# Problem to solve
Locate the line with "As evident here, reviewing" in the material. Copy that line and each one after it, through the last, exactly and with nothing else.

# Source records
--- BEGIN ---
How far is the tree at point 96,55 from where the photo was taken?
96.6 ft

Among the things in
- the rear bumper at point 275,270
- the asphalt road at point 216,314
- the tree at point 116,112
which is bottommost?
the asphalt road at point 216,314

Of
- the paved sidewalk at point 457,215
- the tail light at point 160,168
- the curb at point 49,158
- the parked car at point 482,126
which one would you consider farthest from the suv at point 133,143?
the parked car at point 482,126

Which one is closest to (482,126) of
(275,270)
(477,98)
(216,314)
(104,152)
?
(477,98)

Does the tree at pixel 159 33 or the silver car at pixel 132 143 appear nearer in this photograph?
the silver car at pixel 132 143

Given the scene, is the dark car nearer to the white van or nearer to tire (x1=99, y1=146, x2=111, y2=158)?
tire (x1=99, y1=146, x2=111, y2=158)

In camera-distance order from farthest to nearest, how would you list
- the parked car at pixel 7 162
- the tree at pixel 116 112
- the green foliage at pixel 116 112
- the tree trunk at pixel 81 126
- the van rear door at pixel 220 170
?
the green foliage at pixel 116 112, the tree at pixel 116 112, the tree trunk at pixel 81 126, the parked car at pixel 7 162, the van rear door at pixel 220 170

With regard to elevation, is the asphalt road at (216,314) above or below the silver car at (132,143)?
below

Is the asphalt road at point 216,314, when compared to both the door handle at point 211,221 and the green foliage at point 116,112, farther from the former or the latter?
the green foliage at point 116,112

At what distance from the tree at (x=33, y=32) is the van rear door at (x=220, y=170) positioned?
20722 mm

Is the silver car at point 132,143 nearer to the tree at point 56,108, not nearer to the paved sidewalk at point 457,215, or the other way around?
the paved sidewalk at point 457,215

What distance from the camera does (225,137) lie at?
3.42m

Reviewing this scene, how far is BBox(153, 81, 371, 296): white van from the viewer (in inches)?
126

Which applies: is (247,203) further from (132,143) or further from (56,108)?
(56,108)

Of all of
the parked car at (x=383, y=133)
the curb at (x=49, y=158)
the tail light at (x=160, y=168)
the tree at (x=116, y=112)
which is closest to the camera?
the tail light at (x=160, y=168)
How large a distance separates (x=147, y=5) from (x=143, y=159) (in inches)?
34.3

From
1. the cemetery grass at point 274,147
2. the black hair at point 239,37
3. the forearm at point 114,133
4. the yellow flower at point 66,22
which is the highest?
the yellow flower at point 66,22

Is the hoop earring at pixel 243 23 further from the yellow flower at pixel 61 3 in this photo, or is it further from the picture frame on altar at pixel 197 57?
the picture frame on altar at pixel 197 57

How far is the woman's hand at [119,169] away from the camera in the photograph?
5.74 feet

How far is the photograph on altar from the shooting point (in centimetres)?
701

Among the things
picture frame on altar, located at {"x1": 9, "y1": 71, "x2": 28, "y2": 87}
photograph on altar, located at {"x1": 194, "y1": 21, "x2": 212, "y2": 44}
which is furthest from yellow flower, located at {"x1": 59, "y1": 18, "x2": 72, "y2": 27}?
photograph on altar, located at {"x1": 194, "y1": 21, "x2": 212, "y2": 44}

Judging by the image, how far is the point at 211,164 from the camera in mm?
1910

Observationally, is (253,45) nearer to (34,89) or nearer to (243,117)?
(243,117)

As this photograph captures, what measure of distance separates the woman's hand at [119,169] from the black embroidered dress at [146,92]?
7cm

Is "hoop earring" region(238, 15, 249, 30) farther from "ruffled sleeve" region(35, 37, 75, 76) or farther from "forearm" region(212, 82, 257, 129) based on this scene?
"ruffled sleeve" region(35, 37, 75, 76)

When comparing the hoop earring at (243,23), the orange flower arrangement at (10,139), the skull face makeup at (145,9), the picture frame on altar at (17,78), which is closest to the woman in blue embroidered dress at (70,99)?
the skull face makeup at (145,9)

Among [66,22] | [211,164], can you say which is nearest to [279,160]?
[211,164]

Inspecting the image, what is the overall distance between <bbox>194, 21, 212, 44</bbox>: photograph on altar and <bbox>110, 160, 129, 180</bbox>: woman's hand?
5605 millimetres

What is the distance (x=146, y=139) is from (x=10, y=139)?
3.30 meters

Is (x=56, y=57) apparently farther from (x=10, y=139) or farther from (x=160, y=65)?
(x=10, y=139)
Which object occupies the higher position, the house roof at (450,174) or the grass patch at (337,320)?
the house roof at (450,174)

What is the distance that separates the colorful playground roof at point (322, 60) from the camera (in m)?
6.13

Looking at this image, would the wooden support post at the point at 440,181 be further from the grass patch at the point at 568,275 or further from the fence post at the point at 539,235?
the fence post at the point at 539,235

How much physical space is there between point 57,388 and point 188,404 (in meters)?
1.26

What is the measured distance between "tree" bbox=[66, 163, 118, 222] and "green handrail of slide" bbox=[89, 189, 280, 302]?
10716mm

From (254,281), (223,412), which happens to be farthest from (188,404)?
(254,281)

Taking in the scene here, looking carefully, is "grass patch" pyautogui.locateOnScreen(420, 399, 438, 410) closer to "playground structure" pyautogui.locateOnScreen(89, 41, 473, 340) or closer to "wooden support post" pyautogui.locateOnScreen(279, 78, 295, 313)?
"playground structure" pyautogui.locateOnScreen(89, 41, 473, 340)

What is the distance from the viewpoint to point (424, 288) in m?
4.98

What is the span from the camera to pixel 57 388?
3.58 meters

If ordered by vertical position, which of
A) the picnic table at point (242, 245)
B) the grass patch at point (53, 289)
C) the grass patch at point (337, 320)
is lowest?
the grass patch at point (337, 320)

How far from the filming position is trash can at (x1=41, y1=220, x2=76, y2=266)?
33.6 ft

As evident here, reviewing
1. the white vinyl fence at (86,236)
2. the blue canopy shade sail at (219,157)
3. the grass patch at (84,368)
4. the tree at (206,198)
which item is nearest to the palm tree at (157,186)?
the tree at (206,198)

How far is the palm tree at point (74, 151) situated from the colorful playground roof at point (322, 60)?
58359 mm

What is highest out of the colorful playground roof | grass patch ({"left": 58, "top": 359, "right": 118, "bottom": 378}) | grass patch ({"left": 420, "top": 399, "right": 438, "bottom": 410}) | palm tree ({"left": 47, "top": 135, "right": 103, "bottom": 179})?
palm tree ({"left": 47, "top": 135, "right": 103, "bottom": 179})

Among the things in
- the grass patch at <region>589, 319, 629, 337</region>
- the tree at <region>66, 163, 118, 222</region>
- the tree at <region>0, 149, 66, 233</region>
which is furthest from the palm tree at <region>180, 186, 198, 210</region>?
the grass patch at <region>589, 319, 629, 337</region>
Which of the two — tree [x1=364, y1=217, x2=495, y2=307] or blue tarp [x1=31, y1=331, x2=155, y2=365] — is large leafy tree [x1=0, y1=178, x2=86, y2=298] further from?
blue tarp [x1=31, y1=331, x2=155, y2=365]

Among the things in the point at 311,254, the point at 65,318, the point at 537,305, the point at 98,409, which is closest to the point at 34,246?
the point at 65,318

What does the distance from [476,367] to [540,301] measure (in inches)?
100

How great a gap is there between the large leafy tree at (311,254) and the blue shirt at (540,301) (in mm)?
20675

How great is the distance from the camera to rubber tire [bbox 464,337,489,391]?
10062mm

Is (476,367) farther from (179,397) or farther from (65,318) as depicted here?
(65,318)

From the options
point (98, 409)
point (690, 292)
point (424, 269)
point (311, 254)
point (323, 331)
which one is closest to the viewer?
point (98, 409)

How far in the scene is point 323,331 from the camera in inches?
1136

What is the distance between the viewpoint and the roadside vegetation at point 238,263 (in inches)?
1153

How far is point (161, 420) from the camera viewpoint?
--- END ---
# Answer
As evident here, reviewing
1. the white vinyl fence at (86,236)
2. the blue canopy shade sail at (219,157)
3. the grass patch at (84,368)
4. the tree at (206,198)
which item is nearest to the palm tree at (157,186)?
the tree at (206,198)

How far is the palm tree at point (74, 151) situated from the colorful playground roof at point (322, 60)?
58359 mm

What is highest out of the colorful playground roof | grass patch ({"left": 58, "top": 359, "right": 118, "bottom": 378}) | grass patch ({"left": 420, "top": 399, "right": 438, "bottom": 410}) | palm tree ({"left": 47, "top": 135, "right": 103, "bottom": 179})?
palm tree ({"left": 47, "top": 135, "right": 103, "bottom": 179})

Among the things in
- the grass patch at <region>589, 319, 629, 337</region>
- the tree at <region>66, 163, 118, 222</region>
- the tree at <region>0, 149, 66, 233</region>
which is furthest from the palm tree at <region>180, 186, 198, 210</region>?
the grass patch at <region>589, 319, 629, 337</region>
Which of the two — tree [x1=364, y1=217, x2=495, y2=307] or blue tarp [x1=31, y1=331, x2=155, y2=365] — is large leafy tree [x1=0, y1=178, x2=86, y2=298] further from?
blue tarp [x1=31, y1=331, x2=155, y2=365]

Among the things in the point at 311,254, the point at 65,318, the point at 537,305, the point at 98,409, which is closest to the point at 34,246?
the point at 65,318

What does the distance from [476,367] to [540,301] measure (in inches)?
100

How great a gap is there between the large leafy tree at (311,254) and the blue shirt at (540,301) (in mm)?
20675

How great is the distance from the camera to rubber tire [bbox 464,337,489,391]?
10062mm

Is (476,367) farther from (179,397) or farther from (65,318) as depicted here?
(65,318)

From the options
point (98, 409)
point (690, 292)
point (424, 269)
point (311, 254)
point (323, 331)
which one is closest to the viewer?
point (98, 409)

How far in the scene is point 323,331 from the camera in inches?
1136

What is the distance between the viewpoint and the roadside vegetation at point 238,263 (in inches)?
1153

How far is point (161, 420) from the camera viewpoint?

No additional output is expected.